Text passage:
Nick Smoot- Owner of Smoot Fitness
Smootfitness.com
*Disclaimer: I am not a doctor. This article covers my personal opinion on injuries and exercise. If something is causing you pain or discomfort, seek help from a medical professional before engaging in physical activity.
Injuries suck! They are painful, limit your ability to perform normal activities, and can make you grumpier than a wasp hoard that just got urinated on. Unfortunately, injuries are inevitable if you are involved in some form of physical activity, and I have certainly had my fair share throughout my relatively short lifting career. The best advice I can give you is to not let injuries deter you from your goals. When injury strikes, realize that you can’t do everything you want from a physical standpoint, but that there is always something you can do to work around it.
Hurt Vs. Injured
Ok so I severely strained my neck the other day during squats. I was dropping in to the bucket when someone yelled my name and I instinctually turned my neck in their direction. My neck just felt tight after I finished the set, and I thought that it was simply neural tension that would go away by the time I finished my workout. When I received the finger from an old lady that I almost ran off the road because I was unable to turn and look at my blind spot, I realized there was something a little more serious going on.
Now in my opinion, my neck strain was not an injury. I see an injury as something that limits the ability of one or more segments of your body to function completely, such as broken bones, torn tendons, torn ligaments, dislocated joints, etc. Anything else (pulled muscle, bone bruise, inflamed tissues) classifies as being “hurt”. Knowing the difference between being injured and hurt is important because it will determine how far you can push yourself in your current condition.
A torn ACL (injury) will have you off of your leg(s) completely for a relatively long amount of time. A pulled hamstring muscle (hurt) might force you to lower the intensity and volume of direct hamstring work, but you should still have full ability to train your glutes, quads, and adductors to their fullest capacity. Either way you will still be able to train; an injury is just going to require more caution and creativity when making adjustments to your training program.
Work around Your Injury
After I hurt my neck, I was told to warm it up, stretch it (which I did), and then to sleep with a rolled towel under my neck in order to keep it in a neutral position. Seeing as I am a guy that thinks he knows more about neck injuries and the healing process than any living person on this planet, I did not take the advice. The results; I woke up with my neck in a position that resembled something out of The Exorcist movies, and in extreme pain.
Now my first reaction was to skip my scheduled workout (heavy deadlifts) in order to stay home and let it rest. But I knew better than that. I knew that the increased blood flow and hormone release from the workout would help my neck heal faster, that laying around and doing nothing would have only made it worse, and that there were other things I could do in the gym to get a great training stimulus without having any adverse effects on my neck. So I went to the gym, set a leg press and hamstring curl PR (instead of doing front squats and deadlifts), murdered my upper body, and my neck felt ten times better when I left the gym than it did when I first walked in.
Training around injuries not only makes them heal faster, but it helps maintain a healthy state of mind and gives you the opportunity to work on weak points that are neglected the majority of the time. If you have a lower body injury, you can still train your upper body. If you have an upper body injury, you can still train legs. Can’t stand? Exercise from a seated position. One arm or leg immobilized? Train the other arm or leg. Can’t lift weights? Go swimming or do low impact cardio.

Records:
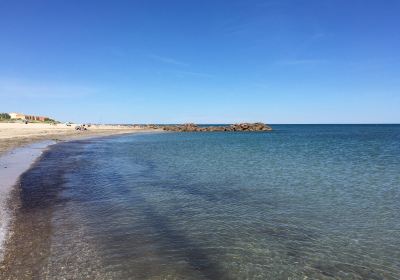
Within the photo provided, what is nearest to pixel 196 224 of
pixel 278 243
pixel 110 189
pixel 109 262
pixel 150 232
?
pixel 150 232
* * *
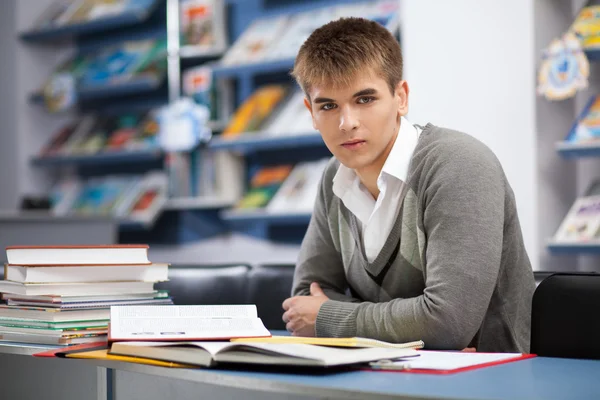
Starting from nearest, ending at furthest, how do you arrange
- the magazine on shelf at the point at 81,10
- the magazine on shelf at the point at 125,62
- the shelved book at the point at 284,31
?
* * *
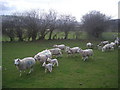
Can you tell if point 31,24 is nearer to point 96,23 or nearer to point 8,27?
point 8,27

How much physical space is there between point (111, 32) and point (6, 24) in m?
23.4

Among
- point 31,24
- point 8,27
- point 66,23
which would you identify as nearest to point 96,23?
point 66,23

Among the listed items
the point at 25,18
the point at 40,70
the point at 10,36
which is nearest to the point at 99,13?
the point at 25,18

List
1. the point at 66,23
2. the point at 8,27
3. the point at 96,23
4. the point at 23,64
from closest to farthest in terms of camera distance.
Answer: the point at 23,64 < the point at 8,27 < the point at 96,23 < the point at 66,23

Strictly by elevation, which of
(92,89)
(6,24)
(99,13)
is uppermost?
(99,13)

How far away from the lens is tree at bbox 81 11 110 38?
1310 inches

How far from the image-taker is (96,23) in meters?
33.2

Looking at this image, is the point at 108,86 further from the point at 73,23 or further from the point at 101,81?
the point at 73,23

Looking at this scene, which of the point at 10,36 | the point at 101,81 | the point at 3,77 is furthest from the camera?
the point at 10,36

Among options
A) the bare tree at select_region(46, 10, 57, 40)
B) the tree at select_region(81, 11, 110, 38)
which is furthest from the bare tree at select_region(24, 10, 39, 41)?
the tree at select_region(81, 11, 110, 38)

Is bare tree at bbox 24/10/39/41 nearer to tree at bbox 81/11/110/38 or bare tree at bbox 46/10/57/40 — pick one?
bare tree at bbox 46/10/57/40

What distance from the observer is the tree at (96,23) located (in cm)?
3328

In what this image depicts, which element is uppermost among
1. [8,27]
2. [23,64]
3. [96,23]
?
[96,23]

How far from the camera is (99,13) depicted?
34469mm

Exercise requirements:
**1)** Decide whether each statement agrees with the injury article: (a) the writer counts a pulled muscle as being hurt rather than injured; (b) the writer slept with a rolled towel under the neck as advised; (c) the writer skipped the scheduled heavy deadlift workout. For each, answer yes or no and quote the words that settle it.
**2)** Return everything from "A torn ACL (injury)" down to "your training program." in the injury article, copying it word for word.

Numbered answers:
**1)**
(a) Yes: "Anything else (pulled muscle, bone bruise, inflamed tissues) classifies as being “hurt”."
(b) No: "I did not take the advice."
(c) No: "So I went to the gym, set a leg press and hamstring curl PR (instead of doing front squats and deadlifts)"

**2)**
A torn ACL (injury) will have you off of your leg(s) completely for a relatively long amount of time. A pulled hamstring muscle (hurt) might force you to lower the intensity and volume of direct hamstring work, but you should still have full ability to train your glutes, quads, and adductors to their fullest capacity. Either way you will still be able to train; an injury is just going to require more caution and creativity when making adjustments to your training program.